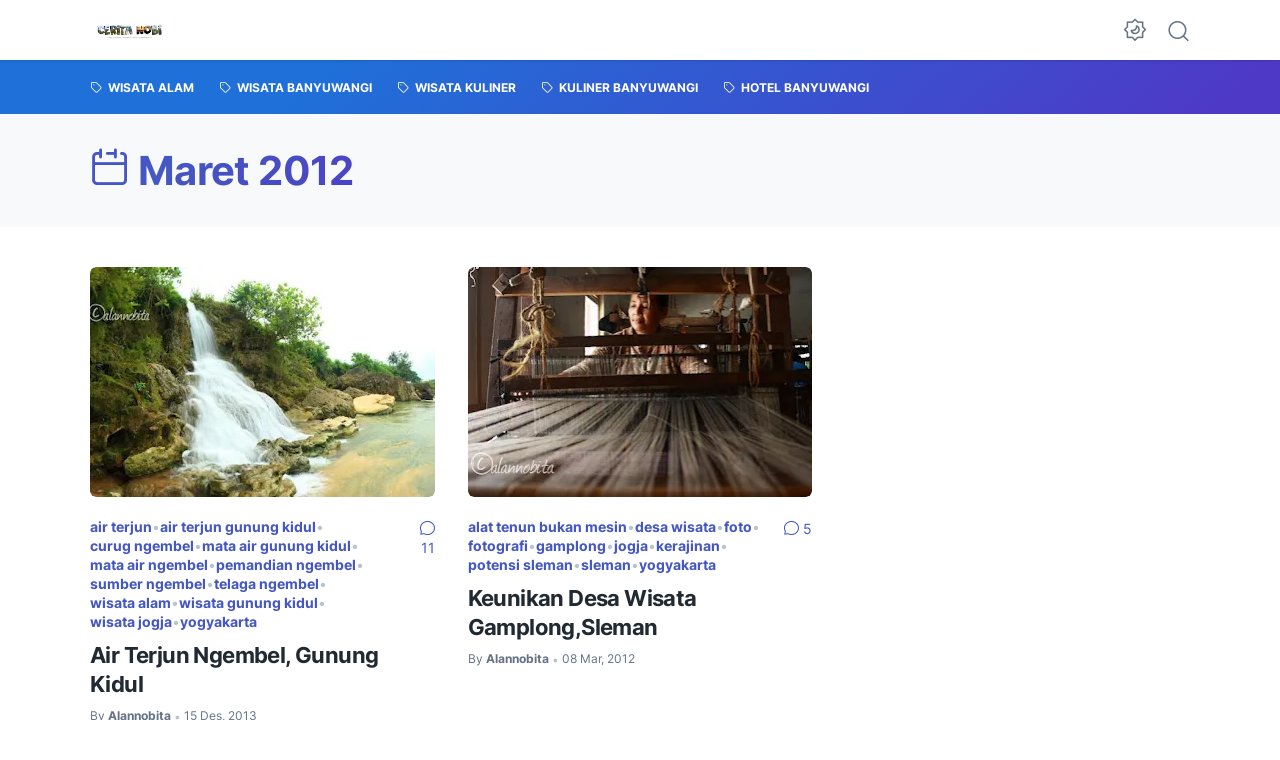

--- FILE ---
content_type: text/html; charset=utf-8
request_url: https://www.google.com/recaptcha/api2/aframe
body_size: 269
content:
<!DOCTYPE HTML><html><head><meta http-equiv="content-type" content="text/html; charset=UTF-8"></head><body><script nonce="Zk2N4_g4zc1X1M_4VJ_Dhw">/** Anti-fraud and anti-abuse applications only. See google.com/recaptcha */ try{var clients={'sodar':'https://pagead2.googlesyndication.com/pagead/sodar?'};window.addEventListener("message",function(a){try{if(a.source===window.parent){var b=JSON.parse(a.data);var c=clients[b['id']];if(c){var d=document.createElement('img');d.src=c+b['params']+'&rc='+(localStorage.getItem("rc::a")?sessionStorage.getItem("rc::b"):"");window.document.body.appendChild(d);sessionStorage.setItem("rc::e",parseInt(sessionStorage.getItem("rc::e")||0)+1);localStorage.setItem("rc::h",'1769391988321');}}}catch(b){}});window.parent.postMessage("_grecaptcha_ready", "*");}catch(b){}</script></body></html>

───

* _PROBLEM TO SOLVE_: The whole listing, minus its images, should be repeated exactly.

* _SOLUTION TO THE EXERCISE_:
--- FILE ---
content_type: text/html; charset=utf-8
request_url: https://www.google.com/recaptcha/api2/aframe
body_size: 269
content:
<!DOCTYPE HTML><html><head><meta http-equiv="content-type" content="text/html; charset=UTF-8"></head><body><script nonce="Zk2N4_g4zc1X1M_4VJ_Dhw">/** Anti-fraud and anti-abuse applications only. See google.com/recaptcha */ try{var clients={'sodar':'https://pagead2.googlesyndication.com/pagead/sodar?'};window.addEventListener("message",function(a){try{if(a.source===window.parent){var b=JSON.parse(a.data);var c=clients[b['id']];if(c){var d=document.createElement('img');d.src=c+b['params']+'&rc='+(localStorage.getItem("rc::a")?sessionStorage.getItem("rc::b"):"");window.document.body.appendChild(d);sessionStorage.setItem("rc::e",parseInt(sessionStorage.getItem("rc::e")||0)+1);localStorage.setItem("rc::h",'1769391988321');}}}catch(b){}});window.parent.postMessage("_grecaptcha_ready", "*");}catch(b){}</script></body></html>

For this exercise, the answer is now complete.